Im learning how to work with large datasets, so im using modin.pandas.
I'm doing some aggregation, after which a 50GB dataset is hopefully going to become closer to 5GB in size - and now i need to check: if the df is small enough to fit in RAM, i want to cast it to pandas and enjoy a bug-free reliable library.
So, naturally, the question is: how to check it? .memory_usage(deep=True).sum()
tells me how much the whole df uses, but i cant possibly know from that one number how much of it is in RAM, and how much is in swap - in other words, how much space do i need for casting the df to pandas. Are there other ways? Am i even right to assume that some partitions live in RAM while others - in swap? How to calculate how much data will flood the RAM when i call ._to_pandas()
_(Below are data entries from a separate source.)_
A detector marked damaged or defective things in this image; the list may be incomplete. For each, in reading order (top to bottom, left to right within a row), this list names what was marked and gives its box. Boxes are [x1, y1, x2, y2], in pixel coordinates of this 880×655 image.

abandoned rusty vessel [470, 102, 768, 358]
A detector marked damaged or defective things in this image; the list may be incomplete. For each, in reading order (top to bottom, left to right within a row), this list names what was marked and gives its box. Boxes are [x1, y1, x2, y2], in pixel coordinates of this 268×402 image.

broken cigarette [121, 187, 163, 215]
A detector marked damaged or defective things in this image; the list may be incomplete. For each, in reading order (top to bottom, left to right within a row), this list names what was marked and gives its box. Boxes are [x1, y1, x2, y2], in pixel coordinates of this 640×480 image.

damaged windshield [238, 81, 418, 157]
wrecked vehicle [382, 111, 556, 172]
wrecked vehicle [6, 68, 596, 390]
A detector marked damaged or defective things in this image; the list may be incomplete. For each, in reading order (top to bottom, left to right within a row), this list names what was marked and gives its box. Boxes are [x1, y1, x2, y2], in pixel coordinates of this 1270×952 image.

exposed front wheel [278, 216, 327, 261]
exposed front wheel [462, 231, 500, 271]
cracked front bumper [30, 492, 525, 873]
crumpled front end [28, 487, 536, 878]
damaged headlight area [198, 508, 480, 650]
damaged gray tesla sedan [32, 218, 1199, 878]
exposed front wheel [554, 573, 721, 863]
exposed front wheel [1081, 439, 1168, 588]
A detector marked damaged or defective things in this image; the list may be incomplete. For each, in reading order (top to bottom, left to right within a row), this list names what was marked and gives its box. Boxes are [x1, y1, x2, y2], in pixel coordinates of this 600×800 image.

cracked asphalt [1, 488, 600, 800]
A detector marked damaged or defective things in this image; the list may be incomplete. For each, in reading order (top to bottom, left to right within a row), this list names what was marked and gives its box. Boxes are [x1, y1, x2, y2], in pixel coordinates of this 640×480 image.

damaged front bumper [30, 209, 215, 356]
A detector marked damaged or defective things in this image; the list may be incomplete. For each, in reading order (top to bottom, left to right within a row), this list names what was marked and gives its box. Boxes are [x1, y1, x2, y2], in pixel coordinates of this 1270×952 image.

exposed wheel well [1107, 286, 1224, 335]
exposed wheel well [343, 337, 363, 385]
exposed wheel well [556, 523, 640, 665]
? Is there a hidden .__memory_usage_in_swap_that_needs_to_fit_in_ram()
of some sorts?
Am i even right to assume that some partitions live in RAM while others - in swap?
Modin doesn't specify whether data should be in RAM or swap.
On Ray, it uses ray.put
to store partitions. ray.put
doesn't give any guarantees about where the data will go. Note that Ray spills data blocks to disk when they are too large for its in-memory object store. You can use ray memory
to get a summary of how much of each storage Ray is using.
On Dask, modin uses dask.Client.scatter
, which also doesn't give guarantees about where the data will go, to store partition data. I don't know any way to figure out how much of the stored data is really in RAM.